Traders: who they are and what they do
Recently, we told you about trading in financial markets. As a reminder, trading is the conduct of financial transactions to buy or sell assets in order to make a profit by changing their value. Traders, also known as market participants, are in charge of concluding transactions.
Continue reading to find out who traders are, what traders are and what they do.
Who is a Trader?
A trader is a participant in the financial market who makes transactions to buy or sell assets. These may be currency pairs, indexes, futures contracts, cryptocurrencies, stocks, bonds, etc. The trader earns profit from the price difference between buying and selling the asset. For example, the quotes of currency pairs on Forex are constantly changing, which gives traders the opportunity to buy an asset at a lower price and then sell it at a higher one by choosing the best time.
The main task of a trader is not just trading, but making a profit through deals. To make the deals successful, a trader needs to study a lot. Basic knowledge includes understanding how the market works, deciding an asset for trading and the direction of a deal (buy or sell), and understanding how orders work on the currency market.
Besides, a trader should master basics of technical and fundamental analysis, know how to form and stick to the chosen trading strategy, determine entry points and optimal time for closing deals as well as manage risks.
Types of traders
Traders are divided into several categories:
– by type of financial market;
– by duration of trading;
– by type of qualification;
– by trading style.
Let’s take a closer look at each category.
By type of financial market: stock and Forex traders
Stock Market Traders
When trading in the stock market, traders invest in stocks or bonds, ETF funds or stock indexes. Stock market securities are bought with the goal of making a profit in the future when their price is higher than their purchase price.
Forex traders
The high volatility and liquidity of the Forex market gives traders the opportunity to buy and sell currency pairs at the best price at any time. The main objective is to buy or sell currency pairs in order to make a profit. If the price of a currency pair changes according to the trader’s forecast, the trader makes a profit; if it does not, the trader takes a loss.
To minimize risk, Forex traders use trade orders that allow them to automatically close or open trades at the optimal time. For example, with a stop-loss order, a trade will automatically close at a price set by the trader if the value of the asset moves in a negative direction.
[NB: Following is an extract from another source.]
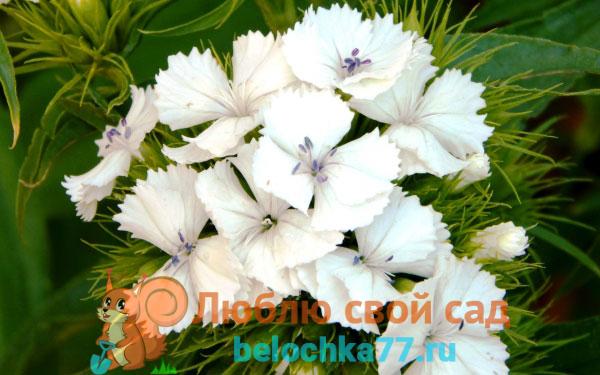 Белая гвоздика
By duration of trades: day traders, scalpers, short-term traders, midterm traders
Day traders
The deals of day traders are limited to one trading day. In other words, they perform all the operations during the day, but all the deals are closed at the end of the trading day.
Scalpers
Their main task is to conclude a great number of deals during a day that may amount to hundreds or thousands. The duration of such transactions does not exceed several minutes, sometimes even seconds. In this way, traders gain profit by making the smallest price changes. This strategy may seem to be inefficient at a first glance, but in case of a great number of deals a trader receives considerable income.
Short-Term
They are also called “position traders”. Such traders open deals of many days duration and close them before weekends or holidays to take profit.
Midterm
They earn by monitoring weekly trends and open trades when they change. Midterm traders make several dozens of trades per year.
By qualification type: private and professional traders
Private
Retail traders who have basic knowledge and skills of trading on financial markets. As a rule, private traders are engaged in trading in their spare time and make small profits. The knowledge they gain from trading with demo accounts where they can practice trading with virtual money.
Professional
Experienced traders who have a deep knowledge of the foreign exchange market. They understand in which situations to use one or another strategy and are proficient in carrying out fundamental and technical analysis. They also dedicate all their working time to trading because it is their main source of income.
By trading style: “bulls” and “bears”
The value of assets in the currency market is constantly changing. Market participants are divided into two types: “bulls” and “bears”. These animals represent the price situation on the market, and they are chosen for a reason: bulls attack their opponents by throwing them into the air and bears throw their prey on the ground. Bulls and bears operate in the same way in the currency market.
“Bulls”
Traders who anticipate a rise in price and buy assets, making a profit when the value rises. Thus, “bulls” trade on price appreciation.
“Bears”
Traders who predict a fall in price and sell assets. If the number of “bears” prevails, quotations fall, which gives an opportunity to buy an asset at a low price in order to sell it later at a higher price.
Trader’s outlook and income
Trader’s income directly depends on the initial deposit amount, trading strategy decided and trader’s skills and knowledge. The more knowledge about the financial markets a trader has, the higher profit he can make.
It is very important for a trader to be stress-proof, not to buy/sell impulsively, to have analytical and critical thinking in order to analyze and forecast the situation based on the data. To be successful in trading, you need to be constantly aware of everything that is happening in the stock market in general and with the assets you buy in particular. It is essential not only to know this information, but also to interpret it correctly.
If the trader constantly learns and applies the knowledge in practice, the profitability and future prospects will only increase.